**Task instructions:**
Continue the article on branch target injection below from the point where it ends.

**Reading passage:**
## Start

Return Stack Buffer Underflow (RSBU)

Introduction

The branch target injection exploit targets a processor’s indirect branch predictor. Direct branches occur when the destination of the branch is known from the instruction alone. Indirect branches1, on the other hand, occur when the destination of the branch is not contained in the instruction itself, such as when the destination is read from a register or a memory location. The indirect branch predictor uses information about previously-executed branches to predict the destinations of future indirect branches.

Programmers’ use of function pointers in compiled languages, like C and C++, can result in indirect calls. For instance, sort functions are frequently passed a comparison function. Each call from inside sort() to compare() in the example below is likely to be an indirect call.

int compare(int a, int b)
{
    return a < b;
}
sort(array, &compare);

In C++, calls to object functions are frequently implemented with indirect calls, especially when inheritance is being used.

Vehicle *car = new Car();
car->drive();

In addition to indirect branches that are performed explicitly by programmers, the compiler itself might insert indirect branches without the programmer ever being aware of them.

Exploit Composition

An exploit using branch target injection is composed of five specific elements, all of which are required for successful exploitation. Traditional application software which is not security-sensitive needs to be carefully evaluated for all five elements before applying mitigation.

  1. The target of the exploit (the victim) must have some secret data that an exploit wants to obtain. In the case of an OS kernel, this includes any data outside of the user’s permissions, such as memory in the kernel memory map.
  2. The exploit needs to have some method of referring to the secret. Typically, this is a pointer within the victim’s address space that can be made to reference the memory location of the secret data. Passing a pointer of an overt communication channel2 between the exploit and victim is a straightforward way to satisfy this condition.
  3. The exploit’s reference must be usable during execution of a portion of the victim’s code which contains an indirect branch that is vulnerable to exploitation. For example, if the exploit pointer value is stored in a register, the attacker’s goal is for speculation to jump to a code sequence where that register is used as a source address for a move operation.
  4. The exploit must successfully influence this indirect branch to speculatively mispredict and execute a gadget. This gadget, chosen by the exploit, leaks the secret data via a side channel, typically by cache-timing.
  5. The gadget must execute during the “speculation window,” which closes when the processor determines that the gadget execution was mispredicted.

The retpoline mitigation is applied to mitigate the vulnerable indirect branches in element 4 and has no effect on the other elements. But because the exploit depends on satisfying all five elements, removing element 4 is sufficient to stop the branch target injection exploit.

## End

**Excerpted records:**
## Start

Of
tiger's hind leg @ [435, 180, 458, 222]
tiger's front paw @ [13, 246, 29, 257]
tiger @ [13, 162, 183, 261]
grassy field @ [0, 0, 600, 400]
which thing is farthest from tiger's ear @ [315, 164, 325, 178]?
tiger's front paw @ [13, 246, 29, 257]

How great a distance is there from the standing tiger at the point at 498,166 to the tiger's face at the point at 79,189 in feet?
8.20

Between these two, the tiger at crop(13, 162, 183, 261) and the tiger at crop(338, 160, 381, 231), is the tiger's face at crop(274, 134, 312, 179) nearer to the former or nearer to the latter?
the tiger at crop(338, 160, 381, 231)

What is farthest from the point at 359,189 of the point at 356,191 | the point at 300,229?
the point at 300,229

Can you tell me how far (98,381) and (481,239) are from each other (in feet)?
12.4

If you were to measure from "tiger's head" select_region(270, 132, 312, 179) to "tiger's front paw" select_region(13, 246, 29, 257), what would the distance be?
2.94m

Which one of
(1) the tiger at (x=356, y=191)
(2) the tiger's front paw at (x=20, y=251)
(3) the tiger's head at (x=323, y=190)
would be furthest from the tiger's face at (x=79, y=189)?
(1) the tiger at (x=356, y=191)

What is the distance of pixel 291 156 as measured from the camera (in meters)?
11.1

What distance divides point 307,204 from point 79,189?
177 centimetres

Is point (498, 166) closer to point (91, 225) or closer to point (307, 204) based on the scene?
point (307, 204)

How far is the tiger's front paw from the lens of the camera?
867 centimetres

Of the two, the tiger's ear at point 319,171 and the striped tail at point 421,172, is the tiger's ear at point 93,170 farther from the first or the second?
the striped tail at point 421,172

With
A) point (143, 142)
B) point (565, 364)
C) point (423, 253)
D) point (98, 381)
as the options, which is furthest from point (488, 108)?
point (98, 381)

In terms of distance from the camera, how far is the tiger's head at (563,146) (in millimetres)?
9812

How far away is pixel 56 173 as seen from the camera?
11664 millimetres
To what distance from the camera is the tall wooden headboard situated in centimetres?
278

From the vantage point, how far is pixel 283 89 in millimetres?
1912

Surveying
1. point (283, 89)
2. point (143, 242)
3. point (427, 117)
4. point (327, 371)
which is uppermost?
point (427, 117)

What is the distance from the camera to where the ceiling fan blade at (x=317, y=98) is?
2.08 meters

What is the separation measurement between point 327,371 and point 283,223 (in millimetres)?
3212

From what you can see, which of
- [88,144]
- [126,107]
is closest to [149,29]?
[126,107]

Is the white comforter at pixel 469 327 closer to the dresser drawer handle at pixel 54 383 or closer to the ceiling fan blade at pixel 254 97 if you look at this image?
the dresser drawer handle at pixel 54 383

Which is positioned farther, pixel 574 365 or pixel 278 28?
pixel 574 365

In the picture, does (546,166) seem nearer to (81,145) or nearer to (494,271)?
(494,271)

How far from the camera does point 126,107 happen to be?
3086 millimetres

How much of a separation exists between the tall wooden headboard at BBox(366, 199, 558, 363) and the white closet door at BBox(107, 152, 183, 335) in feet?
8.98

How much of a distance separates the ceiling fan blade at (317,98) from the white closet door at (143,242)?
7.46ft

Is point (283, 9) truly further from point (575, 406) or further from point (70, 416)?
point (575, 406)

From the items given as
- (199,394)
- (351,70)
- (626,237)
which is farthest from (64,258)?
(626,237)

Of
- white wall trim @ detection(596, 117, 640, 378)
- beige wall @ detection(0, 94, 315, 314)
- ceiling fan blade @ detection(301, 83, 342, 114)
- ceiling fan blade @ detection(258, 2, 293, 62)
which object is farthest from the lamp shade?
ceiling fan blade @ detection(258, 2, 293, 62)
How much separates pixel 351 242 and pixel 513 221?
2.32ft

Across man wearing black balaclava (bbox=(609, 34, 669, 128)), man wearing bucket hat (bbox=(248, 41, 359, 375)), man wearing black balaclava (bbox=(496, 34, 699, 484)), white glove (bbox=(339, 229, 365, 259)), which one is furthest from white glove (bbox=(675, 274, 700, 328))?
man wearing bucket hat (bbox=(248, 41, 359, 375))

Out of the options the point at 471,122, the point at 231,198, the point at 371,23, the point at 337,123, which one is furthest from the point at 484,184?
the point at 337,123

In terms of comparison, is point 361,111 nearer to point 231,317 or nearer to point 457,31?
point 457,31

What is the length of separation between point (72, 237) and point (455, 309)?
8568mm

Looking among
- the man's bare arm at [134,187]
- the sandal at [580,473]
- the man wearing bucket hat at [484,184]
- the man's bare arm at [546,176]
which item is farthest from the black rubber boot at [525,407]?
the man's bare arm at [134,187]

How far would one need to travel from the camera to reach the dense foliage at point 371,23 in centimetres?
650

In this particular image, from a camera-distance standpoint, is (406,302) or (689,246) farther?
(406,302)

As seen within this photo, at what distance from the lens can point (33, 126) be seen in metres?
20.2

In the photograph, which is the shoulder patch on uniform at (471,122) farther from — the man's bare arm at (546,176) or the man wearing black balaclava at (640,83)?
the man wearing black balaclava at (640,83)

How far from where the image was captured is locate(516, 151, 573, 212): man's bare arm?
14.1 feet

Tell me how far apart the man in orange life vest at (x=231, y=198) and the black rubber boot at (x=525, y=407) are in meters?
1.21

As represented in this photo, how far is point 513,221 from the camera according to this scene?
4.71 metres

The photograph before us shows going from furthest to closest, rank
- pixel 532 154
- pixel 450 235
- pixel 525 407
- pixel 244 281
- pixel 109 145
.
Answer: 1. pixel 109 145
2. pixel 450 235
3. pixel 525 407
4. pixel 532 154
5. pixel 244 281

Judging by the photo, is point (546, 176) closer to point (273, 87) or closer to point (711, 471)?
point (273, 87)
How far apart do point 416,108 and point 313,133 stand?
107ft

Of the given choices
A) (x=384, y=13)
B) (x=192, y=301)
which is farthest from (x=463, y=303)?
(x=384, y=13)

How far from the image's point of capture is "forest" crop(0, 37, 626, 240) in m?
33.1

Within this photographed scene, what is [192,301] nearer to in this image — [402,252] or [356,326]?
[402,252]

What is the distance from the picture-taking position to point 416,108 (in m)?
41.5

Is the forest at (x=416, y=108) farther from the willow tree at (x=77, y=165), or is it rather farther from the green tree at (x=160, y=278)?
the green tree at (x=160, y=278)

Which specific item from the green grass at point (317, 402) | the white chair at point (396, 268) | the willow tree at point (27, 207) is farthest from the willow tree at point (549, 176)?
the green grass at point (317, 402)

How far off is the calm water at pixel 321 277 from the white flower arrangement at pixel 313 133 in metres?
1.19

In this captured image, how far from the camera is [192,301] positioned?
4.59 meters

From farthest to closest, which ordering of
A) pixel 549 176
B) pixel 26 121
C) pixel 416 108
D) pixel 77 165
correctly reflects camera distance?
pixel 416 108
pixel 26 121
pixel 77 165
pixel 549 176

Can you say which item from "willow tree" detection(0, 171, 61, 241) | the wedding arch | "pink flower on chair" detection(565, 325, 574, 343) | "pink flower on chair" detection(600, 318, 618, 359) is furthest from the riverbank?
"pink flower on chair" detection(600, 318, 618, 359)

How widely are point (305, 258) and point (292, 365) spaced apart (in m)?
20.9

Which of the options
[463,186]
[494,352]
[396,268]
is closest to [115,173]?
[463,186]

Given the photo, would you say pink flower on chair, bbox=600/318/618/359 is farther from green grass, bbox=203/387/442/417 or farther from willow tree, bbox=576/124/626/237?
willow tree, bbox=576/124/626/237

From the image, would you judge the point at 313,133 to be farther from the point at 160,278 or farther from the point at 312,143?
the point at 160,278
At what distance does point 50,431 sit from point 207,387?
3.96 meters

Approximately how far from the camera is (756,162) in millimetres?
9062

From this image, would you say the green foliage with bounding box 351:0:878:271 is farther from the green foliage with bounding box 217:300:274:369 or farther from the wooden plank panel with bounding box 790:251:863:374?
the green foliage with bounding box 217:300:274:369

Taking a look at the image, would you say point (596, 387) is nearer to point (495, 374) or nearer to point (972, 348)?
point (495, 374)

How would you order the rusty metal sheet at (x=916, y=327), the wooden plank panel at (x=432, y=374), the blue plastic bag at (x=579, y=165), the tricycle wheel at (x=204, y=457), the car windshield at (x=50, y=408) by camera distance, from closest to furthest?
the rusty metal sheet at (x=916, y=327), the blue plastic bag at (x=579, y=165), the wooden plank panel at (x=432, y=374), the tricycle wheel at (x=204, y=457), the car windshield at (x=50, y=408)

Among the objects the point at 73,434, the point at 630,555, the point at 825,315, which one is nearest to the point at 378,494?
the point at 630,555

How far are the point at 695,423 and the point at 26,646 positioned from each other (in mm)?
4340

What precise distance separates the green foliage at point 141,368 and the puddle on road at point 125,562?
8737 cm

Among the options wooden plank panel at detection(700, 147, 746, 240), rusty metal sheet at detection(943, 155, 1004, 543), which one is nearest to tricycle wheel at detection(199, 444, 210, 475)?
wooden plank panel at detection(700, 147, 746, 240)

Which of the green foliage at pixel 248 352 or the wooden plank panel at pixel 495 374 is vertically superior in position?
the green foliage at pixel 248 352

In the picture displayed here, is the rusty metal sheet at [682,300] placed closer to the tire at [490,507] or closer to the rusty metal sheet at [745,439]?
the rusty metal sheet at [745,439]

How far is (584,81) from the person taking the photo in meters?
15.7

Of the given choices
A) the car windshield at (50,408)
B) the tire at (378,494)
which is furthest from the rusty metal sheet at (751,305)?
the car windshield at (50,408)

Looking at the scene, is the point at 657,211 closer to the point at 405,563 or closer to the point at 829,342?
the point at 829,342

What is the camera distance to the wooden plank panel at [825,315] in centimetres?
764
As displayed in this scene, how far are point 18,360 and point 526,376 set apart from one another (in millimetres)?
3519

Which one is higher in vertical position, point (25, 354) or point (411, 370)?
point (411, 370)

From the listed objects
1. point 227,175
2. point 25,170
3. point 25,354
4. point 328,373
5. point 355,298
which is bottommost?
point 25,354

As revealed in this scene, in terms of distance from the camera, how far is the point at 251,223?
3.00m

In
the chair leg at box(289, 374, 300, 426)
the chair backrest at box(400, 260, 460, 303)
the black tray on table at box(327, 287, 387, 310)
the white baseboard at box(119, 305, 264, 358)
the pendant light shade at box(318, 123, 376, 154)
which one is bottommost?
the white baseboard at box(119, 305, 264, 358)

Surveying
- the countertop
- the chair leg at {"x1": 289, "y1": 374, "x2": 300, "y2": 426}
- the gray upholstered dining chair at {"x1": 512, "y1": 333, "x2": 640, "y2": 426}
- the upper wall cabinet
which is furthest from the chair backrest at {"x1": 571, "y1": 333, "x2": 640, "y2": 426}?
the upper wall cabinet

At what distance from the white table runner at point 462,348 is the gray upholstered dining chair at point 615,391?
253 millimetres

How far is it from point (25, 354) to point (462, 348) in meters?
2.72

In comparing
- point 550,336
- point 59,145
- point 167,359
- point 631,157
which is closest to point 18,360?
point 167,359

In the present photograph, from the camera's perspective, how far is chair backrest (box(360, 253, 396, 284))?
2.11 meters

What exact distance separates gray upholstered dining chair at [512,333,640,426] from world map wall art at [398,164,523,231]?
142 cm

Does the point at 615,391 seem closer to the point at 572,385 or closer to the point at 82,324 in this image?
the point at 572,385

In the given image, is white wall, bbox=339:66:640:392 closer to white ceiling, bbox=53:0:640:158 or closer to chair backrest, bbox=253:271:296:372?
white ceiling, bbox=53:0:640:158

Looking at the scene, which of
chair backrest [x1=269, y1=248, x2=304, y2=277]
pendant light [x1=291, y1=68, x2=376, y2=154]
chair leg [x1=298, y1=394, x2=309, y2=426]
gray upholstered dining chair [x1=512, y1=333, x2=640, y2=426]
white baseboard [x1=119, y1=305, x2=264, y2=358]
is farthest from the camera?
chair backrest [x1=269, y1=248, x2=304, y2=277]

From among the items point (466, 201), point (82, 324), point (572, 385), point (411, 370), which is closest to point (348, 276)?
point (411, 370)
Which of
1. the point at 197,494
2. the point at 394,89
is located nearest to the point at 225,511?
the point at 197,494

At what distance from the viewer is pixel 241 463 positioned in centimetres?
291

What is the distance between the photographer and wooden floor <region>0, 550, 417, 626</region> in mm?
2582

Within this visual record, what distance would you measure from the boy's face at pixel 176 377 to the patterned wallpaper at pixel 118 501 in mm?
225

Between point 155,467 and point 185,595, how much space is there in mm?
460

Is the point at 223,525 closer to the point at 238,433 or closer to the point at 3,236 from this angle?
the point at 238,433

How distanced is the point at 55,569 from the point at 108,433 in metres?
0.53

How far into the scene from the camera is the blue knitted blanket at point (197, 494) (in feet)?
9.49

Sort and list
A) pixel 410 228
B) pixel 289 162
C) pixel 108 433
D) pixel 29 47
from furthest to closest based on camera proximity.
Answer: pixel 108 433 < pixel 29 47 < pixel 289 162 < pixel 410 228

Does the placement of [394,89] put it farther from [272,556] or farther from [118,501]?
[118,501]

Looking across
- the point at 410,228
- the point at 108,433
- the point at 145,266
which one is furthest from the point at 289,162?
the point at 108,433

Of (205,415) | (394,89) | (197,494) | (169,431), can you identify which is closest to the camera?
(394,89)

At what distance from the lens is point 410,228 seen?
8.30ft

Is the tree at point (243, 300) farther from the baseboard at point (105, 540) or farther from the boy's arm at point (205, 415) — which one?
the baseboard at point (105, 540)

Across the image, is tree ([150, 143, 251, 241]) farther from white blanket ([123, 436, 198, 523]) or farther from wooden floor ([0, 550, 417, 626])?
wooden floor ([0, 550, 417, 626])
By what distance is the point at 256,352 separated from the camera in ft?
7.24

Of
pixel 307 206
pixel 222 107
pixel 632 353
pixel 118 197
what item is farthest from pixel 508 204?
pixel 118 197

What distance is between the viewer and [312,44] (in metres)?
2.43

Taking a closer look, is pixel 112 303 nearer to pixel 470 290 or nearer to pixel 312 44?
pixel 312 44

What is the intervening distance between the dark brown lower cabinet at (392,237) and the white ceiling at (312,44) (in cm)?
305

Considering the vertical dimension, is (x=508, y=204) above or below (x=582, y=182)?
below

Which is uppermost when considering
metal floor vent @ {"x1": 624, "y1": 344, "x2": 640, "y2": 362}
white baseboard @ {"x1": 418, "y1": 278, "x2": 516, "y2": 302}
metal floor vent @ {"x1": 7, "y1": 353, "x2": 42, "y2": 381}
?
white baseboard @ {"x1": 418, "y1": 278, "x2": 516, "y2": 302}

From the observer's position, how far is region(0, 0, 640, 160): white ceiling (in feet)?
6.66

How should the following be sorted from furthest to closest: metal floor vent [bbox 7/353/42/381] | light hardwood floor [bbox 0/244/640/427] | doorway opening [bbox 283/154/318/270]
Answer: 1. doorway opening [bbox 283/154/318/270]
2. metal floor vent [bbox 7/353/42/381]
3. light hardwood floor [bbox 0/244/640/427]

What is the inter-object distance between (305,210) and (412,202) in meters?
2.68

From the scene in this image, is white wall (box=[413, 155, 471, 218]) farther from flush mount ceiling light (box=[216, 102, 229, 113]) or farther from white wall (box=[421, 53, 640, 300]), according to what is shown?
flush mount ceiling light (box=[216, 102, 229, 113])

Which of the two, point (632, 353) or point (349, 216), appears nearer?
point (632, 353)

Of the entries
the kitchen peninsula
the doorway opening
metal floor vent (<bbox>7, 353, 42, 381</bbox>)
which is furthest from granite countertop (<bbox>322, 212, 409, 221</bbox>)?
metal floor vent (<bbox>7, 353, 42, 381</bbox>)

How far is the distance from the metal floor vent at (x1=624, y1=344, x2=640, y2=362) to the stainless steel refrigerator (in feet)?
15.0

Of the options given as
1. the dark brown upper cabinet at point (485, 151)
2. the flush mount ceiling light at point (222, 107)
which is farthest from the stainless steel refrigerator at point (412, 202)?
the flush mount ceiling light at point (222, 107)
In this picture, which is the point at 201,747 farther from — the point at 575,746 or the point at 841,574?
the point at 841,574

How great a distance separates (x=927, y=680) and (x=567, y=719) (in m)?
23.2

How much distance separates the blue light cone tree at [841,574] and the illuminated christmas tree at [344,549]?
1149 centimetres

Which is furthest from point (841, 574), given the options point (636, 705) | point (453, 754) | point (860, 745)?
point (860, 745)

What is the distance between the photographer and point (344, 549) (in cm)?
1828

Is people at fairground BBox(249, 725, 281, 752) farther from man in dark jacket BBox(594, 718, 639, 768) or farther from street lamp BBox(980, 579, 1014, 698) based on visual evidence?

## End

**Output for this task:**
Retpoline Concept

Mitigations for speculation-based, side-channel security issues fall into two categories: directly manipulating speculation hardware, or indirectly controlling speculation behavior. Direct manipulation of the hardware is generally performed by microcode updates or manipulation of hardware registers. Indirect control is accomplished via software constructs that limit or constrain speculation. Retpoline is a hybrid approach since it requires updated microcode to make the speculation hardware behavior more predictable on some processor models. However, retpoline is primarily a software construct that leverages specific knowledge of the underlying hardware to mitigate branch target injection.

As discussed earlier, the branch target injection exploit relies on influencing the speculated targets of indirect branches. Indirect JMP and CALL instructions consult the indirect branch predictor to direct speculative execution to the most likely target of the branch. The indirect branch predictor is a relatively large hardware structure which cannot be easily managed by the operating system. Instead of attempting to manage or predict its behavior, a retpoline is a method to bypass the indirect branch predictor. Refer to Figure 1 and Figure 2 for the flow of indirect-branch prediction before and after retpoline is implemented.

Prediction of RET instructions differs from JMP and CALL instructions because RET first relies on the Return Stack Buffer (RSB). In contrast to the indirect branch predictors RSB is a last-in-first-out (LIFO) stack where CALL instructions “push” entries and RET instructions “pop” entries. This mechanism is amenable to predictable software control.

Figure 1: Speculative Execution without retpoline

 

Figure 2: Speculative Execution with retpoline

Retpoline Implementation

Deploying retpoline requires replacing vulnerable indirect branches with non-vulnerable retpoline sequences. The simplest retpoline sequence is a replacement for a single indirect JMP instruction.

Table 1: Indirect Jump Replacement with Retpoline (Gas Syntax)
Before retpoline jmp *%rax
After retpoline
  1.    call load_label
    capture_ret_spec:
  2.    pause ; LFENCE
  3.    jmp capture_ret_spec
    load_label:
  4. mov %rax, (%rsp)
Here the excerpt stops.